Below each magazine I show the search parameters I used for that search.

National Review Online, apart from a few mentions at the Corner in January (and none in February) has had no articles on the trial.

site:nationalreview.com wilders trial

The Weekly Standard has nothing.

site:weeklystandard.com wilders trial

Commentary has nothing.

site:commentarymagazine.com wilders trial

Human Events has nothing.

site:humanevents.com wilders trial

The American Spectator had a reader’s comment last September on the upcoming trial, and a significant article about the trial on January 22, in which it brought out the fact that the Dutch judicial system, by punishing criticism of Islam, was in effect the enforcer of Islamic law. Thus TAS is the only establishment conservative publication with an article about the trial.

site:spectator.org wilders trial

Of course the Wall Street Journal criticized the trial, but only because the trial threatened to bring out negative truths about Islam, not because it was an act of tyranny exerted on behalf of Islam.

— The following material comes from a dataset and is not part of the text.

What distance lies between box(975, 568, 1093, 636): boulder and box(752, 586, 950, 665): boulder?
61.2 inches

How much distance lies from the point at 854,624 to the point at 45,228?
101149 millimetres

What about the paleocons and Buchananites?

Chronicles has nothing.

site:chroniclesmagazine.org wilders trial

Indeed, Chronicles has never published anything on Geert Wilders at all. The other magazines mentioned above have had numerous references to Wilders, just not anything on the Wilders trial. But the name Wilders has never appeared at the Chronicles site.

site:chroniclesmagazine.org wilders

What about The Paleostinian Conservative, laughably known as The American Conservative?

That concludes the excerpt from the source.